Certainly, there's no surprise in that development. As I've written before, the overall U.S. food market has matured, leaving industry heavyweights to scramble for new markets in the so-called developing world. The other way the food-processing titans such as Kraft and Heinz can eke out growth in a stagnate market is to roll out new products.
But Heinz can only tweak its (high-fructose corn syrup-laden) ketchup so many times, just as there's only so much Kraft can do to its mac and [processed] cheese [food]. One way forward for those companies is to roll out organic products--or buy into existing organic brands. Many readers will already know that Heinz owns 20 percent of Hain. Reader Lulu LaMer (note her blog's independently conjured title) has alerted me to this handy guide to which transnational industrial food giants own which allegedly sustainable-minded "health" food brands.
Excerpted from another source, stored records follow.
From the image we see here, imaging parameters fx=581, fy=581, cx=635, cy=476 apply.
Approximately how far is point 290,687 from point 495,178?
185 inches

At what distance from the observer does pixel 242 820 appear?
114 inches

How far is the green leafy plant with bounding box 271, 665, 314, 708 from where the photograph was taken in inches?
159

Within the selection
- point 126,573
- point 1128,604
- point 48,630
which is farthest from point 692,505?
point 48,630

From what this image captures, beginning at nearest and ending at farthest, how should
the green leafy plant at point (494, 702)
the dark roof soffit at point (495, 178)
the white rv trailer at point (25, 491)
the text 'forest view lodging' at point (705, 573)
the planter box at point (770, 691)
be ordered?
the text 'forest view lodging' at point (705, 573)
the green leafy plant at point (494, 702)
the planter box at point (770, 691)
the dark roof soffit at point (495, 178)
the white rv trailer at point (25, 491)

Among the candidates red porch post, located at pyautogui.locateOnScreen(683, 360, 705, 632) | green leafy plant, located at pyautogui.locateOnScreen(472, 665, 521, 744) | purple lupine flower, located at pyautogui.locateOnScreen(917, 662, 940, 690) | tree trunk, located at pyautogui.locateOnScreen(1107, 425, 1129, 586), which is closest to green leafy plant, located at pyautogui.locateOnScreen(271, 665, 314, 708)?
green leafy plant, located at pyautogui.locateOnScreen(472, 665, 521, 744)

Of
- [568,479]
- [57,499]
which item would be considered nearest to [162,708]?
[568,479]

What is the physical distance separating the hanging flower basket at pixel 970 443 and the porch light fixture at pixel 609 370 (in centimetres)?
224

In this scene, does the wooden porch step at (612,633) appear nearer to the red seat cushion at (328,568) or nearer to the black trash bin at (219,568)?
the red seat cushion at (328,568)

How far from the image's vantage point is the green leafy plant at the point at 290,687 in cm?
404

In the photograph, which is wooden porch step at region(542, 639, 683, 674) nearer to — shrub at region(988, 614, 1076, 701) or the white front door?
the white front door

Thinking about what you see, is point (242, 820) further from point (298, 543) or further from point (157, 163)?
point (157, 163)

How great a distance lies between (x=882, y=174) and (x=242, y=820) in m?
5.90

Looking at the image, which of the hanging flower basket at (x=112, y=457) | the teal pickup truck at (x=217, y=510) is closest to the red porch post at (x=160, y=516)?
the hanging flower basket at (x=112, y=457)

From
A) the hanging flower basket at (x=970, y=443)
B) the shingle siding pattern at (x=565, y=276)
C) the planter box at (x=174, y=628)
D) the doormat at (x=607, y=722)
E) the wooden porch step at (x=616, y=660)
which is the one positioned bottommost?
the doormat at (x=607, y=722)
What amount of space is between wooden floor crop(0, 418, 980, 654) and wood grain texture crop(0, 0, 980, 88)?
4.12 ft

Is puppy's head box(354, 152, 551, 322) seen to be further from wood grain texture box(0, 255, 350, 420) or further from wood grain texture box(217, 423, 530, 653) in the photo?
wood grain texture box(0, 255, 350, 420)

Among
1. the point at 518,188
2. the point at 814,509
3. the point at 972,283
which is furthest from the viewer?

The attraction is obvious. This 2002 study from the USDA's Economic Research Service (ERS) shows the premiums frozen organic vegetables get at the retail level over their conventionally grown peers. Organic frozen broccoli, for example, is 72 percent more expensive than conventional, while green peas draw a whopping 110 percent premium and green beans get an extra 76 percent by displaying the organic tag.
Thus while these companies maintain their slow-growing cash-cow products like mac and cheese and ketchup (which remain profitable because producing them is so cheap), they're rushing in to leverage organic cachet. The result has been the industrialization and commodification of a movement that arose to fight the industrialization and commodification of food. Here's how ERS describes processed organic food:
There are two basic marketing channels for processed organic foods. In both cases, farmers first produce raw commodities. In the first case, these commodities are then sent to the manufacturer, who converts them into a processed product. A distributor acts as a middleman, moving processed products from manufacturers to retailers. In the second scenario, a middleman (shipper) procures raw commodities from farmers and delivers them to manufacturers. After creating the processed good, the manufacturer moves the products through to retailers. The middleman secures the quantities needed; he or she also ensures that the commodities are high quality and meet the manufacturer’s organic standards.
Thus the power relations of industrial agriculture are preserved; the pricing power goes to the middlemen, the manufacturers, and the retailers, leaving little for farmers, who once again face the "get big or get out" edict of a market controlled by a few consolidated buyers. And farmers stop growing food for people to eat, but rather commodities--inputs in an industrial process that after much energy expenditure creates something like food.
The result may be free of pesticides, but I can't imagine it being delicious or particularly healthful.